* **Exercise**:
Write out every single entry exactly.

* **Stored data**:
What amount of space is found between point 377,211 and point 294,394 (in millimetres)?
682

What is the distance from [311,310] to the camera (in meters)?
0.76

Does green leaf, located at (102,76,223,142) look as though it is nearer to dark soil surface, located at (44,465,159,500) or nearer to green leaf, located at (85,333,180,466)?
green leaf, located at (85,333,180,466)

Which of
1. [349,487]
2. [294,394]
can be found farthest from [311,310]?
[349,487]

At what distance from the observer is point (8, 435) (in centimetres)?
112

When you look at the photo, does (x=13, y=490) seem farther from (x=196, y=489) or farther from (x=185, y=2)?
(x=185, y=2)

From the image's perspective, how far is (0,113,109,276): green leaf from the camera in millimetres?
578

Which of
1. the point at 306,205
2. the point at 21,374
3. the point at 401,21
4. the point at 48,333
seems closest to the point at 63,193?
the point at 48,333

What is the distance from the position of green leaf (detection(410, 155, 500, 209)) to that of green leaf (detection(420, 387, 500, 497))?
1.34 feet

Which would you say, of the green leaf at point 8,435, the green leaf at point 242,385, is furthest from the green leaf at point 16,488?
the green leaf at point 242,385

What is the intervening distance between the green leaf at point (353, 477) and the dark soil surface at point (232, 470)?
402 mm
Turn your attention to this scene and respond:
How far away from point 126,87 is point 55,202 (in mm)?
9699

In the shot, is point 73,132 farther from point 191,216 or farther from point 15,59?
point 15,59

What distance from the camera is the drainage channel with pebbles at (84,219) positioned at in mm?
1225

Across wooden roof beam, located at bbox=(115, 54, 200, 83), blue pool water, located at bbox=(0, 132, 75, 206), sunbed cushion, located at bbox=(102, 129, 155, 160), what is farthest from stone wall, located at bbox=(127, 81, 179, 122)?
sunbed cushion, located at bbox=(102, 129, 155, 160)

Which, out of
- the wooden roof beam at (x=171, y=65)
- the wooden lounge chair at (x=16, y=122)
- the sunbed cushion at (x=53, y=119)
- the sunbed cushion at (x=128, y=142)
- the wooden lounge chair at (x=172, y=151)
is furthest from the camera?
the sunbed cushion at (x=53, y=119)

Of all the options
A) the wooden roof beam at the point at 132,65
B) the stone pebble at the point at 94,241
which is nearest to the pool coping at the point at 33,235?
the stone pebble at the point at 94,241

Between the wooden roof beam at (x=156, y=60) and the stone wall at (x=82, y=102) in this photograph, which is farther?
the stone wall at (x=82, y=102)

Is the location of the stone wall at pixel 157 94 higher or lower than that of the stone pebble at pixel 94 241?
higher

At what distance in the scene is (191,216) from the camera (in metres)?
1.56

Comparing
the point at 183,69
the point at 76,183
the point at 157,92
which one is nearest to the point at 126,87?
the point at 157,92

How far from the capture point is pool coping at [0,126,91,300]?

* **Task solution**:
What amount of space is found between point 377,211 and point 294,394 (in millimetres)?
682

What is the distance from [311,310] to the camera (in meters)?
0.76

Does green leaf, located at (102,76,223,142) look as though it is nearer to dark soil surface, located at (44,465,159,500) or nearer to green leaf, located at (85,333,180,466)?
green leaf, located at (85,333,180,466)

Which of
1. [349,487]
2. [294,394]
can be found farthest from [311,310]?
[349,487]

At what distance from the observer is point (8, 435) (in centimetres)?
112

When you look at the photo, does (x=13, y=490) seem farther from (x=196, y=489) or farther from (x=185, y=2)?
(x=185, y=2)

From the image's perspective, how far is (0,113,109,276): green leaf from the camera in millimetres?
578

Which of
1. the point at 306,205
2. the point at 21,374
3. the point at 401,21
4. the point at 48,333
seems closest to the point at 63,193?
the point at 48,333

What is the distance from the position of green leaf (detection(410, 155, 500, 209)) to that of green leaf (detection(420, 387, 500, 497))?
1.34 feet

Which would you say, of the green leaf at point 8,435, the green leaf at point 242,385, is furthest from the green leaf at point 16,488?
the green leaf at point 242,385

What is the intervening distance between the green leaf at point (353, 477) and the dark soil surface at point (232, 470)?
402 mm
Turn your attention to this scene and respond:
How far away from point 126,87 is point 55,202 (in mm)?
9699

In the shot, is point 73,132 farther from point 191,216 or farther from point 15,59?
point 15,59

What distance from the camera is the drainage channel with pebbles at (84,219) positioned at in mm?
1225

Across wooden roof beam, located at bbox=(115, 54, 200, 83), blue pool water, located at bbox=(0, 132, 75, 206), sunbed cushion, located at bbox=(102, 129, 155, 160), what is farthest from stone wall, located at bbox=(127, 81, 179, 122)?
sunbed cushion, located at bbox=(102, 129, 155, 160)

Which, out of
- the wooden roof beam at (x=171, y=65)
- the wooden lounge chair at (x=16, y=122)
- the sunbed cushion at (x=53, y=119)
- the sunbed cushion at (x=128, y=142)
- the wooden lounge chair at (x=172, y=151)
is furthest from the camera?
the sunbed cushion at (x=53, y=119)

Of all the options
A) the wooden roof beam at the point at 132,65
B) the stone pebble at the point at 94,241
which is nearest to the pool coping at the point at 33,235?
the stone pebble at the point at 94,241

Between the wooden roof beam at (x=156, y=60) and the stone wall at (x=82, y=102) in this photograph, which is farther?
the stone wall at (x=82, y=102)

Is the location of the stone wall at pixel 157 94 higher or lower than that of the stone pebble at pixel 94 241?
higher

At what distance in the scene is (191,216) from the camera (in metres)?
1.56

Comparing
the point at 183,69
the point at 76,183
the point at 157,92
which one is nearest to the point at 126,87?
the point at 157,92

How far from the capture point is pool coping at [0,126,91,300]?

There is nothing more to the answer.